Vom blauen Mond bis zum blauen Wunder

Die Farben des Wunderlandes: Blau    

Blau zählt zu den „kalten“ Farben und trotzdem steht sie in der Literatur und in der bildenden Kunst für Ferne und Sehnsucht. Im 19. Jahrhundert erlangte das Motiv der blauen Blume als Sinnbild der Suche nach Erfüllung große literarische Bedeutung und steht heute noch für den Inbegriff der Sehnsucht und der Liebe.
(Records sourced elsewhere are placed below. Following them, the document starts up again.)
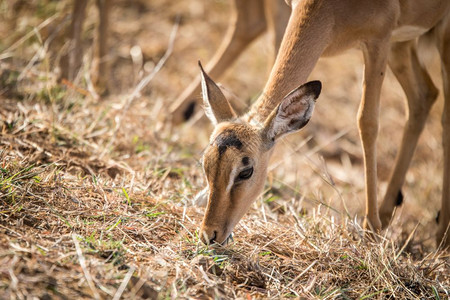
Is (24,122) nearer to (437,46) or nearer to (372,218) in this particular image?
(372,218)

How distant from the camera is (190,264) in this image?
376 centimetres

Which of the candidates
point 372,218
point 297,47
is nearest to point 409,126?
point 372,218

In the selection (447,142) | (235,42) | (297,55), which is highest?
(297,55)

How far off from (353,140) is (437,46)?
8.97 ft

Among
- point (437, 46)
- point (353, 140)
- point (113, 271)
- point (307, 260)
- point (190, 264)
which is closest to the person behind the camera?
point (113, 271)

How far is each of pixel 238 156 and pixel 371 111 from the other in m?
1.44

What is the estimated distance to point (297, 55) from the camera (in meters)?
4.45

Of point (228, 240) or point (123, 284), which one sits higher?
point (123, 284)

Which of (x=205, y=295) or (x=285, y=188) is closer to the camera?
(x=205, y=295)

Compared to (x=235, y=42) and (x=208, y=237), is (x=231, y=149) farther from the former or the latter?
(x=235, y=42)

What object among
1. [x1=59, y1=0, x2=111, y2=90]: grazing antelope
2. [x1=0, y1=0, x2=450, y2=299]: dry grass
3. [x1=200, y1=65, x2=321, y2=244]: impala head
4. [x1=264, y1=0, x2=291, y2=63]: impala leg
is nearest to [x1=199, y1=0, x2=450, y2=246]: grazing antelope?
[x1=200, y1=65, x2=321, y2=244]: impala head

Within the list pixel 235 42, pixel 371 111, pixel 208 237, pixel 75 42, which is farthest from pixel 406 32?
pixel 75 42

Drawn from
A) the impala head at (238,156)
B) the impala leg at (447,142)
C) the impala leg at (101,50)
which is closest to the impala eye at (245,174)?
the impala head at (238,156)

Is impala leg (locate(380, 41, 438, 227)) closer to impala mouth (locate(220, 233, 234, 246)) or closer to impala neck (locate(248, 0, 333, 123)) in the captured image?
impala neck (locate(248, 0, 333, 123))
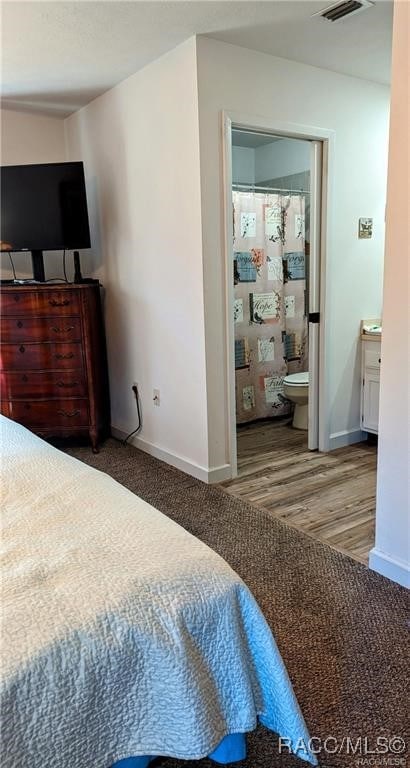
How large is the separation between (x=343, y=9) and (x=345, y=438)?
8.42ft

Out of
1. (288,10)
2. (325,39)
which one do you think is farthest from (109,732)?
(325,39)

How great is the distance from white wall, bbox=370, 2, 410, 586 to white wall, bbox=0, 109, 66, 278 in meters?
3.04

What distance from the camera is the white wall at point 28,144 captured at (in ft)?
12.9

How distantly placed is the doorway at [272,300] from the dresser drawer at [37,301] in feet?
4.08

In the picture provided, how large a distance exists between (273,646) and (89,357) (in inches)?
110

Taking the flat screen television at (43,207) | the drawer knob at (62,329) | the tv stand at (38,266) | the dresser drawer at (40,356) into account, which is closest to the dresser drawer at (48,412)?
the dresser drawer at (40,356)

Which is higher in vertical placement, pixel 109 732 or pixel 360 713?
pixel 109 732

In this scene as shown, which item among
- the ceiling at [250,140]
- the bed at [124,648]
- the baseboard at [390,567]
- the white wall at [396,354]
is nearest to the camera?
the bed at [124,648]

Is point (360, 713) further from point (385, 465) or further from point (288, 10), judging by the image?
point (288, 10)

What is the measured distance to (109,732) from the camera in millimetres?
921

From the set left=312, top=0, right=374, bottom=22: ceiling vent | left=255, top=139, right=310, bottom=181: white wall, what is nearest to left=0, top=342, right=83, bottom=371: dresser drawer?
left=312, top=0, right=374, bottom=22: ceiling vent

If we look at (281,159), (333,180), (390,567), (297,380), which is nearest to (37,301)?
(297,380)

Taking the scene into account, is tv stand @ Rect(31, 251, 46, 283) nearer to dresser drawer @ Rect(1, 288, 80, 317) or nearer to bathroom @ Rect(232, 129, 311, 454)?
dresser drawer @ Rect(1, 288, 80, 317)

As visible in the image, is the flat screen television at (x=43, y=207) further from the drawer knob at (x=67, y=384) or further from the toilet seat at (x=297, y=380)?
the toilet seat at (x=297, y=380)
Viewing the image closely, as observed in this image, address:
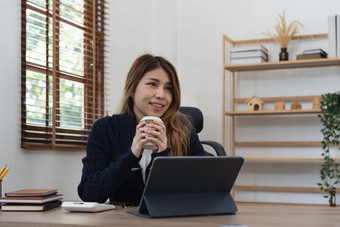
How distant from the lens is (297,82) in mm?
4395

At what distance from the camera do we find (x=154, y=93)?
1831mm

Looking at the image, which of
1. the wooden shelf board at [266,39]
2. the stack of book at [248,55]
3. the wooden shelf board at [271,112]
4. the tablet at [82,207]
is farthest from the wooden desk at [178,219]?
the wooden shelf board at [266,39]

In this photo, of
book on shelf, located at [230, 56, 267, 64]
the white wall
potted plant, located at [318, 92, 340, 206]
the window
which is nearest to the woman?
the window

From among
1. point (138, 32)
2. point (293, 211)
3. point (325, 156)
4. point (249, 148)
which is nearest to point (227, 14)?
point (138, 32)

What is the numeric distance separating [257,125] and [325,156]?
66 centimetres

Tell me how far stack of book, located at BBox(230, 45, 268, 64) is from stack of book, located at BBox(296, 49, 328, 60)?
12.3 inches

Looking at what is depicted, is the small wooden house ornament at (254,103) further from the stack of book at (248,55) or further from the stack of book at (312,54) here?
the stack of book at (312,54)

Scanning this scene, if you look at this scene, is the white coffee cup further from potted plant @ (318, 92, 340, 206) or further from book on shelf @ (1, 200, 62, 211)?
potted plant @ (318, 92, 340, 206)

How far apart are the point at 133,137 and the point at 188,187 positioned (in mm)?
622

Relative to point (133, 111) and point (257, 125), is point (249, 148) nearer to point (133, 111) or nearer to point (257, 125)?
point (257, 125)

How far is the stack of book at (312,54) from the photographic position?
405cm

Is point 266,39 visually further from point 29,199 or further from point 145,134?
point 29,199

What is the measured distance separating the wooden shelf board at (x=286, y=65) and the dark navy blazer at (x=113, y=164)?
7.65 feet

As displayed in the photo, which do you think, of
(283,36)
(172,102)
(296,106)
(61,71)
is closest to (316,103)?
(296,106)
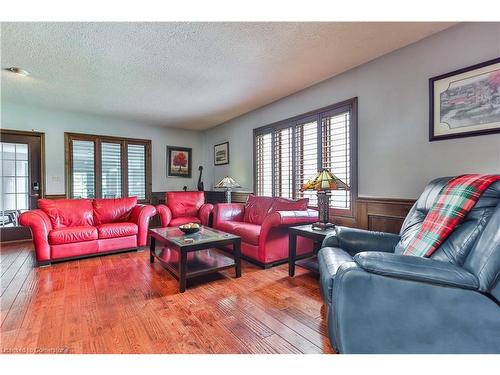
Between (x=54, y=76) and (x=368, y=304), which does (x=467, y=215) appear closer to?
(x=368, y=304)

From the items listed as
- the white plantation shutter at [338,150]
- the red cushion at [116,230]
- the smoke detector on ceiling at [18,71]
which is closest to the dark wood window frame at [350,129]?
the white plantation shutter at [338,150]

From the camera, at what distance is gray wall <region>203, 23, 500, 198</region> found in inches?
81.0

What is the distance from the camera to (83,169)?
4992 mm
Um ihre Wichtigkeit auch im Wunderland zu unterstreichen, soll ihr in Kürze ein eigener Artikel gewidmet werden. 

Der Begriff „blauer Mond“ (übrigens durchaus auch eine literarische Blüte der Astronomie!!!) steht für einen zweiten Vollmond innerhalb eines Monats und gilt im übertragenen Sinn als seltenes Ereignis. Zudem gibt es zahlreiche idiomatische Wendungen, die sich dieser Farbe bedienen: 

  • einmal blau machen
  • blauäugig sein
  • das Blaue vom Himmel herunter versprechen
  • sich grün und blau ärgern
  • blaues Blut in den Adern haben
  • ins Blaue fahren
  • blau sein
  • blauen Dunst vormachen
  • mit einem blauen Auge davonkommen
  • blauer Montag
  • die blaue Stunde (Dämmerstunde)
  • ins Blaue hinein gehen
  • ein blaues Wunder erleben

Und zu guter Letzt: Rainer Maria Rilke widmete der der blauen Farbe im folgenden Gedicht einige wahrhaft wunderbare Zeilen: 


Blaue Hortensie
 
So wie das letzte Grün in Farbentiegeln

sind diese Blätter, trocken, stumpf und rauh,
hinter den Blütendolden, die ein Blau
nicht auf sich tragen, nur von ferne spiegeln. 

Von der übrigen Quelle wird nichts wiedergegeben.